Longa fracassa ao querer seguir passos de "Sex and the City"
Sem o sarcasmo e a autogozação típicos da série, longa ultrapassado se resume a comédia de estranhamentos
CÁSSIO STARLING CARLOS
CRÍTICO DA FOLHA
O mapa dos afetos numa
metrópole contemporânea foi o eixo que fez
de "Sex and the City" uma das
mais cultuadas ficções do nosso
tempo, hábil em captar as flutuações do desejo, as modas e
manias, revelando sentimentos
de insatisfação comuns a mulheres e homens. A comédia romântica "Marido por Acaso"
tenta seguir os passos de Carrie
Bradshaw e companhia. Sem se
arriscar no mesmo tanto de
sarcasmo e de autogozação, no
entanto, o filme limita-se a reproduzir modelos de satisfação
ultrapassados.
Uma Thurman é Emma, psicóloga de autoajuda e apresentadora de um programa de rádio no qual responde a dúvidas
afetivas seguindo o modelo de
fórmulas prontas, com plena
crença na veracidade das estatísticas.

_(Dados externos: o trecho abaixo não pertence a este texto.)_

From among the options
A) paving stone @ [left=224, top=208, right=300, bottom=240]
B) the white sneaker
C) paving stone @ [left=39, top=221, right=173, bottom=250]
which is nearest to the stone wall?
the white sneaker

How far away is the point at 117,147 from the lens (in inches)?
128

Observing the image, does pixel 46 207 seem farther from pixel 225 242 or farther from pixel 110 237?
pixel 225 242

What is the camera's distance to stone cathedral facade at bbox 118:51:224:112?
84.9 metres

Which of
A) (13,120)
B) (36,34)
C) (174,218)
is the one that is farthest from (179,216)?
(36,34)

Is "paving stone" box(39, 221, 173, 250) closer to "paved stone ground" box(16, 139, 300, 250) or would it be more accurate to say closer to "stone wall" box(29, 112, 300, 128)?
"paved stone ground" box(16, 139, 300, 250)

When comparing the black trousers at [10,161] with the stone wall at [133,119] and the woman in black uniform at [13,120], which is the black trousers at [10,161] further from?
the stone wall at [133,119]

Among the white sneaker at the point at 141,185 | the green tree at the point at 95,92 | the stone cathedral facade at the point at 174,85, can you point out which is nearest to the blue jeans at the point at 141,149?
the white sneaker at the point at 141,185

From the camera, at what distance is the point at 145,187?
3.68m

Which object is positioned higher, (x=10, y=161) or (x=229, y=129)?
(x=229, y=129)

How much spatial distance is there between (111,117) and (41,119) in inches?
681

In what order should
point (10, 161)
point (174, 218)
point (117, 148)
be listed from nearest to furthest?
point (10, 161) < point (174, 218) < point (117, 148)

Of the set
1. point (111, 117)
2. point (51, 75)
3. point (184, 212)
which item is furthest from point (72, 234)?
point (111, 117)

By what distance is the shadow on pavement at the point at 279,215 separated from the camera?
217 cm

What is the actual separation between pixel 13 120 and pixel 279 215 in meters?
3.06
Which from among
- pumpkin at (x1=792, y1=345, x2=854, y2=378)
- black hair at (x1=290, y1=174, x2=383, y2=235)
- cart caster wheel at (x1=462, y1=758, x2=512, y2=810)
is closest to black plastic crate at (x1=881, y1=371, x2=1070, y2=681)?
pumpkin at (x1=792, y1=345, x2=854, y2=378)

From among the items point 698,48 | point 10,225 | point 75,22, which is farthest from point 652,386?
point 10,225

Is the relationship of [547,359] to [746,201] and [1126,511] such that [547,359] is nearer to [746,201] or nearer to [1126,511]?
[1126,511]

Assim, Emma aplica a
racionalidade e impede seus
ouvintes de caírem vítimas dos
irracionalismos do coração.
Como prova de que o destino
não se controla, os conselhos
dela acabam por atrapalhar a
vida sentimental de Patrick,
um bombeiro que está prestes a
se casar com Sofia. Para se vingar, o coitado coloca em risco a
iminente união da apresentadora com seu par perfeito, o almofadinha Richard.
As turbulências emocionais,
contudo, não chegam, como
nos bons momentos de "Sex
and the City", a alcançar a perspicácia quase antropológica na
representação do narcisismo
como veículo das nossas solidões. A graça fica restrita ao esquema clássico da comédia, em
que dois tipos aparentemente
sem nenhuma identidade são
obrigados a conviverem, situação na qual o humor deriva diretamente do estranhamento.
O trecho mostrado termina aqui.